Bab 6

410 47 5
                                    


Flash back

Keputusanku akhirnya menerima tawaran Bu Hardjo untuk bekerja di perusahaannya berawal dari percakapan dengan Ibu di suatu malam.

"Si Muti katanya pengen kuliah di Yogya," Ibu membuka percakapan setelah meletakkan dua cangkir teh yang masih mengepulkan uap hangat di meja, lalu duduk di sampingku. Ibu tahu aku suka teh hangat jadi Ibu suka inisiatif membuatkan aku teh hangat saat aku sedang duduk santai sambil membuka ponsel atau menyiapkan bahan mengajar di kursi ruang tengah.

"Ya bagus Bu, tapi kalau bisa negeri. Biar gampang cari beasiswa." Aku meraih cangkir teh dan menyesapnya berlahan. Kami tinggal di pinggiran kota Yogya, impian setiap pelajar di kampungku, termasuk aku dulu, kuliah di Yogya.

"Katanya perlu bimbel dulu Yu, untuk persiapannya apa itu namanya, tbk atau ubk."

"UTBK Bu. Iya memang baiknya bimbel, Ayu jugakan dulu ikut bimbel."

"Tapi Yu, waktu itu kan masih ada Bapakmu." Iya waktu itu Bapak masih ada. Bapak paling semangat mendorongku untuk kuliah tapi sayangnya, Bapak meninggal setelah aku ujian UTBK. Bapak terkena serangan jantung dan tidak sempat tertolong.
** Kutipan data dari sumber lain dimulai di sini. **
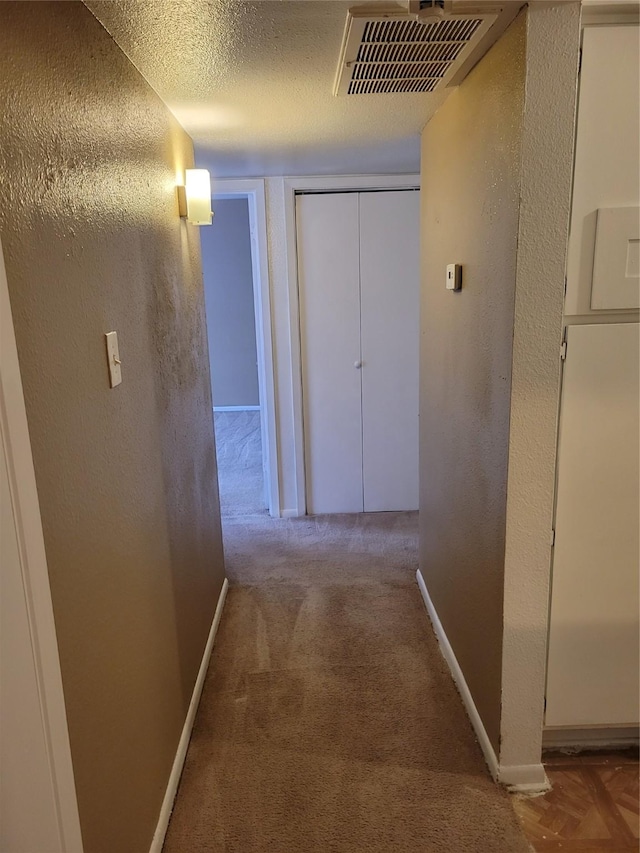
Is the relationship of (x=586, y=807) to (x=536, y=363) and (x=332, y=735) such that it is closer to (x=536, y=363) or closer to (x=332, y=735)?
(x=332, y=735)

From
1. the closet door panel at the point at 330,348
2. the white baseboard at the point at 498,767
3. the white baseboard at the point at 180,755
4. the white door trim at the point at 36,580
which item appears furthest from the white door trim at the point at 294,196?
the white door trim at the point at 36,580

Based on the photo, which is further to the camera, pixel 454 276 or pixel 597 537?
pixel 454 276

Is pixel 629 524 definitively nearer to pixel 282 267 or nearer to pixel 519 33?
pixel 519 33

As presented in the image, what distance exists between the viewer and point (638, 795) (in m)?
1.74

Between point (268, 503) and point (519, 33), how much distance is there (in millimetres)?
3171

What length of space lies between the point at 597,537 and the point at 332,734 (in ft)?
3.55

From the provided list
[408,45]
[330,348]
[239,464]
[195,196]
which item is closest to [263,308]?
[330,348]

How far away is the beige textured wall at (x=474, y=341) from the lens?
1570 mm

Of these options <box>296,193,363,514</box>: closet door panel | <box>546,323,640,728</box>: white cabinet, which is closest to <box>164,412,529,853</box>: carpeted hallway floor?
<box>546,323,640,728</box>: white cabinet

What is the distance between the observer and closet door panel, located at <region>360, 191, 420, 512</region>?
3.62 metres

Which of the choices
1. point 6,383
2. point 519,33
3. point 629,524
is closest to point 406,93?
point 519,33

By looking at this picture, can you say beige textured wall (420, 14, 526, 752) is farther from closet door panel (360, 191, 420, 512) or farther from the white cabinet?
closet door panel (360, 191, 420, 512)

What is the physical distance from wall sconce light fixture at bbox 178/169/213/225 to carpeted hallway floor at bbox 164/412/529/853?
5.71 ft

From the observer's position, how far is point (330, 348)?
3.77m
Ingatan itu membuat hatiku sesak dan mataku menghangat. Aku mengejap-ngejapkan mata, menahan agar air mata tidak jatuh.

"Nanti Ayu bayarin biaya bimbelnya." Saat mengucapkan itu sebenarnya hatiku ketar-ketir. Aku sudah menduga kisaran biaya bimbel.

"Segini Yu, biayanya," Ibu menyodorkan lembaran promo bimbel. "Memang kamu ada uangnya?"

"Ada." Memang ada, sejumlah itu tabunganku setelah berusaha untuk mengirit. Sebagian gajiku kuberikan pada Ibu untuk membantu memenuhi kebutuhan sehari-hari. Sejujurnya ada perasaan tidak rela karena aku ingin membangun sebuah kamar di samping rumah agar tidak sekamar lagi dengan Muti dan jalan-jalan ke Bandung bareng Rara.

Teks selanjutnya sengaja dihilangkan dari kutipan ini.